> **Short exercise**:
Starting with the line that contains "Taking a look", copy every line through the end of the data below, exactly and with nothing added.

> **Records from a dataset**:
____
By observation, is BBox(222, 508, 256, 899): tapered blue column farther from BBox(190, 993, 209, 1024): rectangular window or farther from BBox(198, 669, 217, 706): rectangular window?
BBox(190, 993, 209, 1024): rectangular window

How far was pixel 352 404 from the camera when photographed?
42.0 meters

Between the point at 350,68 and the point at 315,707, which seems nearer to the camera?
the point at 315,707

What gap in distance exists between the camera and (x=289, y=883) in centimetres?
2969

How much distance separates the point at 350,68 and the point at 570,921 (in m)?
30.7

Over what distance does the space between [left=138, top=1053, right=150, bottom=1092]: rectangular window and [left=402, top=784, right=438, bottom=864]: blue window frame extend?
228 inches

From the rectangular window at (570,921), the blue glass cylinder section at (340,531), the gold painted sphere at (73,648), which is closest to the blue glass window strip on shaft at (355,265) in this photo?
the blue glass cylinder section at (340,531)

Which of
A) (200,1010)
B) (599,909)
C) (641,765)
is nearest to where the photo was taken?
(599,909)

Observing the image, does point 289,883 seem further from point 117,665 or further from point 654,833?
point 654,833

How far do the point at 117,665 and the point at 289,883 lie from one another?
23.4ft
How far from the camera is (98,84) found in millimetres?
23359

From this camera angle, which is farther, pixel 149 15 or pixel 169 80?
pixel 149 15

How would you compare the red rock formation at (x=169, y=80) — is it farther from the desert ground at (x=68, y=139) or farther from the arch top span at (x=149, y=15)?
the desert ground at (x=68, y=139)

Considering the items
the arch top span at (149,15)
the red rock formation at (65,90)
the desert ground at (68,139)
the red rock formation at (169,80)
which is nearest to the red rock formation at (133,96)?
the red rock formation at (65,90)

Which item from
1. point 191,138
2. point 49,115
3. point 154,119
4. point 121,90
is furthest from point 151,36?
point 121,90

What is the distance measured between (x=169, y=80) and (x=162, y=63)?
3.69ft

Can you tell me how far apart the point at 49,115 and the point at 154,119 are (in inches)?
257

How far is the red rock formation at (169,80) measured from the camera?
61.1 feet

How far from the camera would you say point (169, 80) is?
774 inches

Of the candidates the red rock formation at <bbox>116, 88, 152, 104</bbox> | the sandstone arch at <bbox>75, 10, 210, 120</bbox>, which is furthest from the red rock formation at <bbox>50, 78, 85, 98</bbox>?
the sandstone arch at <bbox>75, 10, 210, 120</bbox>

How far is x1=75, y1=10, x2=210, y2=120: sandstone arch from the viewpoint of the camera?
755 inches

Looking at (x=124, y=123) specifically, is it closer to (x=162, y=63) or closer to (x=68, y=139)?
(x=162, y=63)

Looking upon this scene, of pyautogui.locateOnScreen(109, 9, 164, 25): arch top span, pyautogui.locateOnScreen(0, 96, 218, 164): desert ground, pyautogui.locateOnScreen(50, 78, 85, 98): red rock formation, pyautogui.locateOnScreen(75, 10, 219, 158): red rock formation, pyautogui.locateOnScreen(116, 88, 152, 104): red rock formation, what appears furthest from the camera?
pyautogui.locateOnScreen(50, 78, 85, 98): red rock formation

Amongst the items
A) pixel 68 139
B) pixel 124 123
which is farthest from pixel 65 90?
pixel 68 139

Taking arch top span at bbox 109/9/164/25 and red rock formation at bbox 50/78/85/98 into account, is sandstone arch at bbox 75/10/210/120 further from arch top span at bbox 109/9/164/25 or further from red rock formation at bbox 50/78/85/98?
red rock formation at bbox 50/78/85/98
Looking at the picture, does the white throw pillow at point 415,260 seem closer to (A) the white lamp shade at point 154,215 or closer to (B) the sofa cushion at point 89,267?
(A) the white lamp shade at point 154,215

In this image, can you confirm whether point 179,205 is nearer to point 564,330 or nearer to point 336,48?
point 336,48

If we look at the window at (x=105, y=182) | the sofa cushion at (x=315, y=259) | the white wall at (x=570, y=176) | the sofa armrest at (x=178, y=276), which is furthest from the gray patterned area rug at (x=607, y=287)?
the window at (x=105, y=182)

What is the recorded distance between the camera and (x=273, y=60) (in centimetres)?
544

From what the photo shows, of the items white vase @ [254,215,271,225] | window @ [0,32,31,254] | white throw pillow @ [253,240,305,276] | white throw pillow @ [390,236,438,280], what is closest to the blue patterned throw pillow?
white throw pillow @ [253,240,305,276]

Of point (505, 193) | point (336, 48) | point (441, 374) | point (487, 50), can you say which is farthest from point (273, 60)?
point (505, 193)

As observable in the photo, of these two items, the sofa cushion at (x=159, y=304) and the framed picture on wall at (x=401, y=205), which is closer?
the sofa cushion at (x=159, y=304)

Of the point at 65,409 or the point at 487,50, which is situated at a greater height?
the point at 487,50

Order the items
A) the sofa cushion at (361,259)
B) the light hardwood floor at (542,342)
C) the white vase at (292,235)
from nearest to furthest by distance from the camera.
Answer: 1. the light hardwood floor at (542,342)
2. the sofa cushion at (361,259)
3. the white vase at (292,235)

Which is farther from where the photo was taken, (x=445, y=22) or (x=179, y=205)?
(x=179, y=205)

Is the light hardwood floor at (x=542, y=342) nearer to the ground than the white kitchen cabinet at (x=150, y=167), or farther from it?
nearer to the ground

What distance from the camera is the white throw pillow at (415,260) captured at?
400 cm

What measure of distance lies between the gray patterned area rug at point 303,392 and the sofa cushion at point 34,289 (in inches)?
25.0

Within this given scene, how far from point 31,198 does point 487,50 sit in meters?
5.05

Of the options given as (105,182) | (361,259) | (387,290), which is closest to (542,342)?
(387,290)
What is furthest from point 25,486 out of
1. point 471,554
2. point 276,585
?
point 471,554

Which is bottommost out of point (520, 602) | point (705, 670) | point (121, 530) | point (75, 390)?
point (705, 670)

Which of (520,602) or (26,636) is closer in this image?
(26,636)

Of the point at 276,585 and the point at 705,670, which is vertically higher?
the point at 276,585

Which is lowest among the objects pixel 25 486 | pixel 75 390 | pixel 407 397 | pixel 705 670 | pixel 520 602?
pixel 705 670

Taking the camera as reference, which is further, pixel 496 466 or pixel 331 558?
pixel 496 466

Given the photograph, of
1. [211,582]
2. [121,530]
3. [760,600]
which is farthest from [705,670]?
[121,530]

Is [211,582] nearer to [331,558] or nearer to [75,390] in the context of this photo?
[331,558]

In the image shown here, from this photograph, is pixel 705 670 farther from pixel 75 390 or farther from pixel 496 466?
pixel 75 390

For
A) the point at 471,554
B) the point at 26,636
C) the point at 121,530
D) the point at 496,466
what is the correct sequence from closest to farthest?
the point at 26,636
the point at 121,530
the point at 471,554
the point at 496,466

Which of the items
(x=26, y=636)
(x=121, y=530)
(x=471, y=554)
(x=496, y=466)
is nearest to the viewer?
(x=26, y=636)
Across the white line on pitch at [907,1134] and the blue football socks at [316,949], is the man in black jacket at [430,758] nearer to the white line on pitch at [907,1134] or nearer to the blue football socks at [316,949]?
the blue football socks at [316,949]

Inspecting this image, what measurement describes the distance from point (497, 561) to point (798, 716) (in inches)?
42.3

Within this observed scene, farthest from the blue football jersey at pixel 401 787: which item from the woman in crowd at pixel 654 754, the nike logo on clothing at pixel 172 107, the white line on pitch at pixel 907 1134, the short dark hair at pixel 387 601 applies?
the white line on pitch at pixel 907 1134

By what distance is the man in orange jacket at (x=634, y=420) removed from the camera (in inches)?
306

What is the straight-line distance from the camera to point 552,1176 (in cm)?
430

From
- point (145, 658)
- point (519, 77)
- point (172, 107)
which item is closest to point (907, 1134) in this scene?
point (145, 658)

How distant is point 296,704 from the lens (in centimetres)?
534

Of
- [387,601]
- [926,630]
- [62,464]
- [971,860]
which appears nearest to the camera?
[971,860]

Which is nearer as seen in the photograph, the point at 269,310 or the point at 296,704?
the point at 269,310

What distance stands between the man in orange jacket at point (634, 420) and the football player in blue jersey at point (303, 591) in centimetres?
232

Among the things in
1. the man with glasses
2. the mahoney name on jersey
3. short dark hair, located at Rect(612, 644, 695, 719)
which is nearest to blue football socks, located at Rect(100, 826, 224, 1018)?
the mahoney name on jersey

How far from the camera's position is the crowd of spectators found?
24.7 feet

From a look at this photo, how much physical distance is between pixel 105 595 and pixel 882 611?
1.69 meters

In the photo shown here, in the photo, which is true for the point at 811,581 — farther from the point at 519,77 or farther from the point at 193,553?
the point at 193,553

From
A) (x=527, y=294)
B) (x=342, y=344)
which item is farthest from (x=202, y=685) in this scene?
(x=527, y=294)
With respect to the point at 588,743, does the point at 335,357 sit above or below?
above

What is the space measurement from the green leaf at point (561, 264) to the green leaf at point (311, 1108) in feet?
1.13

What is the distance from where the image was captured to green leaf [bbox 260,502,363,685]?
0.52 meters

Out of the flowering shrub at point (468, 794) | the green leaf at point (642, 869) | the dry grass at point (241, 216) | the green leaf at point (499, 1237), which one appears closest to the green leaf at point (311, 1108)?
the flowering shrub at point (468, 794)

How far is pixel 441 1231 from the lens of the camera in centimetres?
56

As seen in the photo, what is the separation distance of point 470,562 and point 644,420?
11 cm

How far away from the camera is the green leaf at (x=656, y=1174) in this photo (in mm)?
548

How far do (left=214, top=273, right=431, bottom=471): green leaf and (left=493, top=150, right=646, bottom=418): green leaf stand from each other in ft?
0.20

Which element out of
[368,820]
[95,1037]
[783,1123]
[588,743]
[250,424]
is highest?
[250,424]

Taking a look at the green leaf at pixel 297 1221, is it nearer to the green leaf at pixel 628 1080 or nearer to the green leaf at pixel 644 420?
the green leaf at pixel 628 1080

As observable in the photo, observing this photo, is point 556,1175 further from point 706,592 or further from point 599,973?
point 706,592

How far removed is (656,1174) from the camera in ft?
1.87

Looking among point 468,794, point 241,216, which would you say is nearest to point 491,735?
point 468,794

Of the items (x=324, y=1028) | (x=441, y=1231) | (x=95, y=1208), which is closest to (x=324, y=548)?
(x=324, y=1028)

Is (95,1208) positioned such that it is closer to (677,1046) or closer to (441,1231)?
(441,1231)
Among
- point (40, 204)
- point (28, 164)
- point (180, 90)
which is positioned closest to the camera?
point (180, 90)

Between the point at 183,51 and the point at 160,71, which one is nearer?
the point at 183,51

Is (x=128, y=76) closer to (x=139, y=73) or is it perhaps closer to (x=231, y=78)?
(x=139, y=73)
____
> **In response**:
Taking a look at the green leaf at pixel 297 1221, is it nearer to the green leaf at pixel 628 1080 or nearer to the green leaf at pixel 644 420?
the green leaf at pixel 628 1080

As observable in the photo, observing this photo, is point 556,1175 further from point 706,592 or further from point 599,973?
point 706,592

How far removed is (656,1174) from the camera in ft?
1.87

Looking among point 468,794, point 241,216, which would you say is nearest to point 491,735?
point 468,794

Of the items (x=324, y=1028) | (x=441, y=1231) | (x=95, y=1208), which is closest to (x=324, y=548)?
(x=324, y=1028)

Is (95,1208) positioned such that it is closer to (677,1046) or closer to (441,1231)?
(441,1231)
Among
- point (40, 204)
- point (28, 164)
- point (180, 90)
which is positioned closest to the camera?
point (180, 90)

Between the point at 183,51 and the point at 160,71, which one is nearer?
the point at 183,51

Is (x=128, y=76) closer to (x=139, y=73) or is it perhaps closer to (x=231, y=78)?
(x=139, y=73)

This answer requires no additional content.